Il giovane, preoccupato dalla situazione familiare, avrebbe anche tentato il suicidio nel 2005.
Questa versione non è stata però confermata dall’organizzazione secondo cui non esistono registrazioni di versamenti così cospicui.
L’ente è un movimento cristiano fondato nel 1954 in Corea del Sud da Sun Myung Moon. Il predicatore, deceduto nel 2012, ha goduto di molta fama nel suo Paese ma anche all’estero, in particolare per la celebrazione dei suoi “matrimoni di massa”.

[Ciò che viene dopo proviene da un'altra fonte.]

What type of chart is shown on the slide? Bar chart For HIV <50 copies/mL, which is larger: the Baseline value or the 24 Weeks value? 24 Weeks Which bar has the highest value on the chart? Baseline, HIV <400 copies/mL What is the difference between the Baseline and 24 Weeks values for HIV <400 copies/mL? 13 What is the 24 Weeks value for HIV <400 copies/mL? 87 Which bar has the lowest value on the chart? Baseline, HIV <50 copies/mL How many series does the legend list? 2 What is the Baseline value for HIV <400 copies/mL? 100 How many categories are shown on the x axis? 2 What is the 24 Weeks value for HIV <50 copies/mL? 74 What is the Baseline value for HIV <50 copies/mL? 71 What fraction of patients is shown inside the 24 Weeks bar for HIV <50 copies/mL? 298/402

In passato l’associazione ha ricevuto diverse critiche perché incoraggiava i fedeli a donare il 10% del loro reddito o ad acquistare costosi accessori.
Yamagami riteneva Abe collegato all’organizzazione religiosa perché pare che sia stato il nonno dell’ex premier Nobusuke Kishi, anch’esso primo ministro fra il 1957 e il 1960, a introdurre la Chiesa dell’Unificazione in Giappone. Di qui, la vendetta contro il nipote.